A year ago her battery died. We thought she may have left lights on, etc. I jump it, she drives to her patient, comes back. Two days later after no driving, it’s dead. We replace the battery with the exact same type. A week of no driving, and it’s dead. Jump it, drive around for a while on the interstate, come home. A few days later it’s dead.
Go to Subaru. They say the battery was installed wrong. Not parasitic. Fixed now. Week later it’s dead. So starts the cycle of jumping it and it dying soon after.
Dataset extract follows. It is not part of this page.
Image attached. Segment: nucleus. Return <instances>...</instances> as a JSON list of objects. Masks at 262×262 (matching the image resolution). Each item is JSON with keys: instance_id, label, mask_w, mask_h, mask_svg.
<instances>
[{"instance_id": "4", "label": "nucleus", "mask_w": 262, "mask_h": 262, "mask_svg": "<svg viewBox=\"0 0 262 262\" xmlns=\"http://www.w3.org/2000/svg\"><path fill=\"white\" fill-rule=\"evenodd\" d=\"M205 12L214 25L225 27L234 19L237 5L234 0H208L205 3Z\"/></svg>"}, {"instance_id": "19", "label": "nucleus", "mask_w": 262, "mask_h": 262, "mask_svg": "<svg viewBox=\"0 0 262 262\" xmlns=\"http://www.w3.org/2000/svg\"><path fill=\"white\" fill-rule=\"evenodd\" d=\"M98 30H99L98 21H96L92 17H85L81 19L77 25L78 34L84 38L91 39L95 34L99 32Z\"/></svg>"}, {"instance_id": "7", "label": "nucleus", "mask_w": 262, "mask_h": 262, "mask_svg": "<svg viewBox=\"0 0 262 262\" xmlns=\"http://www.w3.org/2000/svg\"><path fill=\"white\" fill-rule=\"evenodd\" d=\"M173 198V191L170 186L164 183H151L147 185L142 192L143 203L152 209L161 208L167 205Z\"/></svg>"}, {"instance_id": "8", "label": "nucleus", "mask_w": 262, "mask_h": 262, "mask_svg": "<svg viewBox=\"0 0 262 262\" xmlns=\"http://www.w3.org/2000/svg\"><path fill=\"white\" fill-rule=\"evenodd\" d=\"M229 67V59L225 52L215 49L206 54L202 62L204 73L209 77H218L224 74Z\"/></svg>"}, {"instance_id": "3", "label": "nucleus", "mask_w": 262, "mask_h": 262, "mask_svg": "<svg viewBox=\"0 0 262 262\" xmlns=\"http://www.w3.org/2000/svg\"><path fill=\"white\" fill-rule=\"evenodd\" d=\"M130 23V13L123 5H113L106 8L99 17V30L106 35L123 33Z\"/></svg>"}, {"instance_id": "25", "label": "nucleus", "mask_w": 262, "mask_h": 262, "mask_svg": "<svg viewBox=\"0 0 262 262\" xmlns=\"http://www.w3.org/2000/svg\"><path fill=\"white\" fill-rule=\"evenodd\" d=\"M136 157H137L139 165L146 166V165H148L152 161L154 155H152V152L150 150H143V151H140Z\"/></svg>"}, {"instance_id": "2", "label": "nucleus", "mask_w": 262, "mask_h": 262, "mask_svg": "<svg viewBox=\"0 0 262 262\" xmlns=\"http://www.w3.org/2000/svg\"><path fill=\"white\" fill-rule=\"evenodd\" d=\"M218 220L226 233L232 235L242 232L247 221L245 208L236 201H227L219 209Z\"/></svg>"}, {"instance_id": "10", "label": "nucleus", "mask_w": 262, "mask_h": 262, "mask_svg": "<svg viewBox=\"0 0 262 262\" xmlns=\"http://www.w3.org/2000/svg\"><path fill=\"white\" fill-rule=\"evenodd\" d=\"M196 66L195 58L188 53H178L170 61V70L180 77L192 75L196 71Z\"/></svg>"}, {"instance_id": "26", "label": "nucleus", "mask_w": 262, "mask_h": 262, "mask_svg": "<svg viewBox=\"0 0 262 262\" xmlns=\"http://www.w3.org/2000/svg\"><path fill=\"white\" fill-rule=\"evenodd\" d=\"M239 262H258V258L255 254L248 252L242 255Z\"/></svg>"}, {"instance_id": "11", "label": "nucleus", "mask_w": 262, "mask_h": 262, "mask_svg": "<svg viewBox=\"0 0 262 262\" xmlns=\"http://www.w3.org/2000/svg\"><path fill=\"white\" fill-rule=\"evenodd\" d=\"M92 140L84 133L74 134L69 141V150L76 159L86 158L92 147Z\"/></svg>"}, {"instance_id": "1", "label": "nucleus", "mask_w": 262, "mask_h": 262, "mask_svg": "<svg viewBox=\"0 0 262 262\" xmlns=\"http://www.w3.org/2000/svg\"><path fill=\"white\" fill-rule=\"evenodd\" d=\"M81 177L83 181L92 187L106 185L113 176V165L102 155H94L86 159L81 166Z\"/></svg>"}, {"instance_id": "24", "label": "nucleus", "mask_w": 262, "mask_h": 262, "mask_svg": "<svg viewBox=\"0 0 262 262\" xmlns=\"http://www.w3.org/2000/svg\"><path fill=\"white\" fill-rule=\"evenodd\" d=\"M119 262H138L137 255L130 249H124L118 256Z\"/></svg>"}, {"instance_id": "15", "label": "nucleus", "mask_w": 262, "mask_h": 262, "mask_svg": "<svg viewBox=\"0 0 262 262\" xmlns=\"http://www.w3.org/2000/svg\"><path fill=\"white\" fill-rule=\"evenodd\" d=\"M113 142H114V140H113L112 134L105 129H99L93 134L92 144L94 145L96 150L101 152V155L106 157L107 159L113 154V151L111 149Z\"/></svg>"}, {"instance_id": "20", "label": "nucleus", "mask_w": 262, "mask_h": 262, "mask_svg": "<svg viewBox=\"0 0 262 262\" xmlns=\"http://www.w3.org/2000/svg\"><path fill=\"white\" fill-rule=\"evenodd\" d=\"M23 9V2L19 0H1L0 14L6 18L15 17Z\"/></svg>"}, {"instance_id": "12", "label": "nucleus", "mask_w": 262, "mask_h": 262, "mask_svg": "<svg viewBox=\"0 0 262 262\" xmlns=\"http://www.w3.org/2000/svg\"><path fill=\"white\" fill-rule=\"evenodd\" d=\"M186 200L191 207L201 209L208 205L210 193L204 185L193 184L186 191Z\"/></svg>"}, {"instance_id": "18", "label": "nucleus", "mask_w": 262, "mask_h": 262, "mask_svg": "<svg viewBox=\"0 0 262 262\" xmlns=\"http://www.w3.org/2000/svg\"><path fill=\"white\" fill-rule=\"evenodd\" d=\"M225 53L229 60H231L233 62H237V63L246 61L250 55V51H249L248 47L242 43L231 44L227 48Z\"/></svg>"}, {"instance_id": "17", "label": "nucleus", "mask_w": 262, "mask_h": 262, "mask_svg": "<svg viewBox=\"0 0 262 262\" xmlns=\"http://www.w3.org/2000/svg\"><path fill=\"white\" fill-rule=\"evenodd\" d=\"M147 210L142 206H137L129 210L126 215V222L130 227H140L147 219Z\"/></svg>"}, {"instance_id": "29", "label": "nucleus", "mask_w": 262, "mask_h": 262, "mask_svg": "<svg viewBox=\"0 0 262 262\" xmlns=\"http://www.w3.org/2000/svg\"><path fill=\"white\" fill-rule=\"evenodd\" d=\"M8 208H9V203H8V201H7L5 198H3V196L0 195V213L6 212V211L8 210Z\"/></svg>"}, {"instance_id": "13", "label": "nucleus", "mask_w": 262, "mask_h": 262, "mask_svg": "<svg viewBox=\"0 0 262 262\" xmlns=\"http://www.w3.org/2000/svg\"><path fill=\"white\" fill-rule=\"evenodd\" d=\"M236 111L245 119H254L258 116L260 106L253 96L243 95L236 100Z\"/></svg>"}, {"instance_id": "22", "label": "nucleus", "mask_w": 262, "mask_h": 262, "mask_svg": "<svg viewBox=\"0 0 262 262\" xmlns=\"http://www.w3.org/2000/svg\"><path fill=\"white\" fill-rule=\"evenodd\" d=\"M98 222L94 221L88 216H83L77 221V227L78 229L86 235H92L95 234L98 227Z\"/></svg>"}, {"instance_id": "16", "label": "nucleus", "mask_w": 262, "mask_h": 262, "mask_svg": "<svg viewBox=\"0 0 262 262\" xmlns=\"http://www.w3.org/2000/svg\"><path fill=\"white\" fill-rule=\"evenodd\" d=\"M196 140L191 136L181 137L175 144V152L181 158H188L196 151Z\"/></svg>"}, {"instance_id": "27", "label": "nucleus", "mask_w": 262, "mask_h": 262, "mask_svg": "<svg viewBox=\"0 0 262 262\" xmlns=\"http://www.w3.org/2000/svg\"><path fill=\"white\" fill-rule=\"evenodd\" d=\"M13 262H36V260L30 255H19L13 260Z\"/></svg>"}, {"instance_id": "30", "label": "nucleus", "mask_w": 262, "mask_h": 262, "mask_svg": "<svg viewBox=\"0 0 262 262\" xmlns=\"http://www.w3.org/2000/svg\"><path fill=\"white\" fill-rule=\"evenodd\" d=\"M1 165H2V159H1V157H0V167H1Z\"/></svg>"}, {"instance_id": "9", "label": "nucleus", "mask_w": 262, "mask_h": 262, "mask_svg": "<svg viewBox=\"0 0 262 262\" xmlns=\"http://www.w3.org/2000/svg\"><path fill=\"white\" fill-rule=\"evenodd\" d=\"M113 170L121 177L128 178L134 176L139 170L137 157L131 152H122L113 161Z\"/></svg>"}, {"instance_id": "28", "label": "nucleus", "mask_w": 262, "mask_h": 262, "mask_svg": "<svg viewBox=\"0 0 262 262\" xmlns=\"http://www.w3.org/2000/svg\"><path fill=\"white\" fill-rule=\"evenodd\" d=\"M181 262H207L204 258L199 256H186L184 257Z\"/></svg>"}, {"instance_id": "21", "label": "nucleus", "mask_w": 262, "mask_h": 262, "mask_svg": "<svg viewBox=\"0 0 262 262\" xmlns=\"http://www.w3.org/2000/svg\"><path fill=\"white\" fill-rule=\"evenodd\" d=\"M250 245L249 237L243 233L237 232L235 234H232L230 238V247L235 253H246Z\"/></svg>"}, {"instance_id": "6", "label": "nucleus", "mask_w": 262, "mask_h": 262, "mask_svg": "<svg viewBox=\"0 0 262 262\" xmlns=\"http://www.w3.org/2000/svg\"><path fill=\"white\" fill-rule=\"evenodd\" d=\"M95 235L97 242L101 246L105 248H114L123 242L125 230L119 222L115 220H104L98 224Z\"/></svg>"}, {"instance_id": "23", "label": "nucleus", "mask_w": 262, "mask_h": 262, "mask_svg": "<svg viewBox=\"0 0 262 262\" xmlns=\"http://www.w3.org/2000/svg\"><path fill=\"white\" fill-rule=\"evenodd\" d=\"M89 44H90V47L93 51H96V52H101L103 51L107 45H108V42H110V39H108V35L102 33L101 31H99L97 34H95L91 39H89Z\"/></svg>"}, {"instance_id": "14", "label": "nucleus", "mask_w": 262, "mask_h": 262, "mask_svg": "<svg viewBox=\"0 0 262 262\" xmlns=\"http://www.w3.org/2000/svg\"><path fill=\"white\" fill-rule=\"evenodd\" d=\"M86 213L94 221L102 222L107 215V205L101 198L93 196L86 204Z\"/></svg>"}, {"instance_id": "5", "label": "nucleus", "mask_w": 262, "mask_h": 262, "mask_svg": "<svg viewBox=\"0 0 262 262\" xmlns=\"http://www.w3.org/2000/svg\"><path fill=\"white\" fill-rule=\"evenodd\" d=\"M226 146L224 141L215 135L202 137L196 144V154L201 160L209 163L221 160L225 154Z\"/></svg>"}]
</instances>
We experimented. I left my car (2021 Jeep Wrangler) without driving it for two weeks. She drove everywhere for errands and friend gatherings. My Jeep starts fine. Leave it another two weeks. Jeep starts fine. Outback sits for less than a week and is dead.
I have a battery tender for my bike that we put on hers last week after jumping her car and her going to her patients, so the hour and a half round trip. I know this wouldn’t be enough to charge it all the way up, so I was curious how long it would take my tender to get to green. It took about 9 hours.
Does this sound like parasitic battery or is she just not driving it enough? If it is parasitic, how do we convince Subaru? I say we because car stuff is not her forte (but she does keep up with maintenance like clockwork). Subaru says they tested it for the drain issue and it was negative. If it’s her needing to drive it more, that’s easier to fix.
Thank you in advance for any advice.
Freshest batteries from auto shops where the battery is on the shelf for you to inspect. Most of them have date stickers or stamped on the side. They will even lend you a 10mm wrench for you to swap out in the parking lot. Why. Cause you have to bring the old one back to get the refund on the core charge recycling.
Never buy batteries or tires form dealers
We got her replacement from AutoZone. That’s why her stepdad changed it out. But according to Subaru, he didn’t do it right.